Abstract
Purpose
To examine breastfeeding behaviors among Hispanic women who participated in a postpartum nurse home visiting program with a focus on improving breastfeeding rates overall.
Design
An analysis comparing breastfeeding rates between Hispanic and non-Hispanic women and the impacts of anxiety, depression, breastfeeding confidence, and acculturation.
Setting
Yolo County, CA.
Subjects
Participants of the First 5 Yolo Welcome Baby: Road to Resilience home visiting program who completed both an initial and follow-up visit (N = 158).
Measures
Mothers self-reported breastfeeding behavior, breastfeeding confidence, anxiety, depression, ethnicity, insurance status, access to WIC, and acculturation (ie, language preference).
Analysis
Multinomial logistic regression with ridge regularization.
Results
Overall, anxiety and breastfeeding confidence were associated with more breastfeeding at 3 months postpartum. Anxiety had a greater negative impact on exclusive breastfeeding for non-Hispanic participants compared to Hispanic participants. High breastfeeding confidence was associated with increased exclusive breastfeeding at 3 months only for Spanish-preferring Hispanic participants.
Conclusion
Understanding health behaviors and resilience factors in Hispanic communities may inform interventions and policies in the US that improve breastfeeding rates overall.
Keywords
Purpose
Despite structural barriers to good health, Hispanic people tend to live longer and have better health outcomes, a phenomenon known as the Hispanic Health Paradox. 1 Breastfeeding promotes short- and long-term maternal and infant health,1-3 and Hispanic women in the US have the highest rates of breastfeeding initiation and duration with Hispanic immigrant parents being more likely to breastfeed compared to those born in the US.2-5 Acculturation is associated with lower breastfeeding rates among Hispanic people,5,6 which may increase Hispanic health disparities. Thus, it is important to understand factors that may support breastfeeding and counter the effects of acculturation in this vulnerable population. For example, home visiting (HV) interventions are known to support breastfeeding within and outside of the US, especially in underserved populations.7-9 The purpose of this study was to examine factors associated with breastfeeding maintenance among Hispanic women who participated in a postpartum nurse home visiting program in California.
Methods
Design and Sample
The UC Davis Internal Review Board approved this study and determined that there was no or minimal risk to subjects. We conducted a secondary analysis of cross-sectional data from First 5 Yolo Welcome Baby: Road to Resilience (Welcome Baby), a free and voluntary postpartum home visiting program for Medi-Cal-insured and uninsured women who delivered babies in Yolo County, CA between March 2022 and March 2023 (N = 252). Bilingual home visitors were available based on participant preference and surveys were offered and administered in participants’ preferred language. To examine breastfeeding maintenance, we included participants who had completed both an initial home visit at 1-2 weeks postpartum and a follow-up visit at home or via phone at 3 months postpartum (N = 188). Data collected via surveys included sociodemographics, mental health screenings, and breastfeeding information. Only participants who opted into screening for each of these categories and attended both the initial and follow-up visit were included in the final data set (N = 158).
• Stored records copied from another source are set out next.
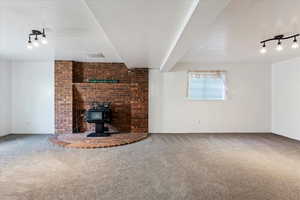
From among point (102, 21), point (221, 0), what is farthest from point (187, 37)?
point (102, 21)

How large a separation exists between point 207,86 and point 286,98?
8.03 ft

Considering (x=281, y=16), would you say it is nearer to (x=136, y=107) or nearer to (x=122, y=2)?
(x=122, y=2)

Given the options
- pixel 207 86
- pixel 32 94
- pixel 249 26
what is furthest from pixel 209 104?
pixel 32 94

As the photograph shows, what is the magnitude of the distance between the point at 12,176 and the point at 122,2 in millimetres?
3116

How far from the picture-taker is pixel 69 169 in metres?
3.19

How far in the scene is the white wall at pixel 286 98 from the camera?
213 inches

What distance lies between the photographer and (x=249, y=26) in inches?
119

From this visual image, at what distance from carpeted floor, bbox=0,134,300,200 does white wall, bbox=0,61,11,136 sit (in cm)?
145

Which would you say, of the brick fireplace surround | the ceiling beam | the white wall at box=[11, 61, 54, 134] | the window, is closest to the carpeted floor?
the brick fireplace surround

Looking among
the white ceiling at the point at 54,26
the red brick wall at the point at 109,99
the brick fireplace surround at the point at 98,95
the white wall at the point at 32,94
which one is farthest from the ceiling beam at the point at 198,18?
the white wall at the point at 32,94

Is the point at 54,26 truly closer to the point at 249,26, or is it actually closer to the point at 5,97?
the point at 249,26

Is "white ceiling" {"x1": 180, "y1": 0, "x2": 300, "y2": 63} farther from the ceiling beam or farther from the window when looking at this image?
the window

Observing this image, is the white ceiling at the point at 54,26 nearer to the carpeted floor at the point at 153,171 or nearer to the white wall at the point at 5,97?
the white wall at the point at 5,97

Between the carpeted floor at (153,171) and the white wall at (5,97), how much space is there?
1.45m
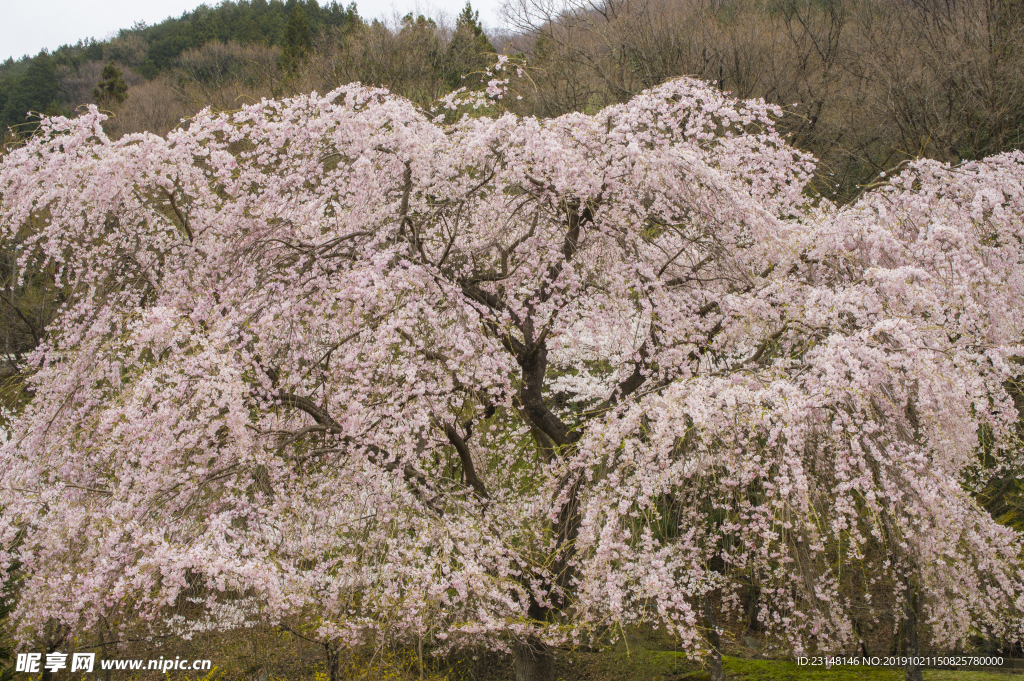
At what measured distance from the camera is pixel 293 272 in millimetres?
5875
Study Variables and Measures
Outcome Variable
The primary outcome was self-reported breastfeeding status at 3 months postpartum recorded as breastmilk only, some breastmilk, and no breastmilk.
Independent Variables
Five predictors were examined. Breastfeeding confidence was measured at 3 months postpartum as: confidence stayed the same, a little more confident, and much more confident. Maternal anxiety was measured at both timepoints using the Generalized Anxiety Disorder 7-item (GAD-7).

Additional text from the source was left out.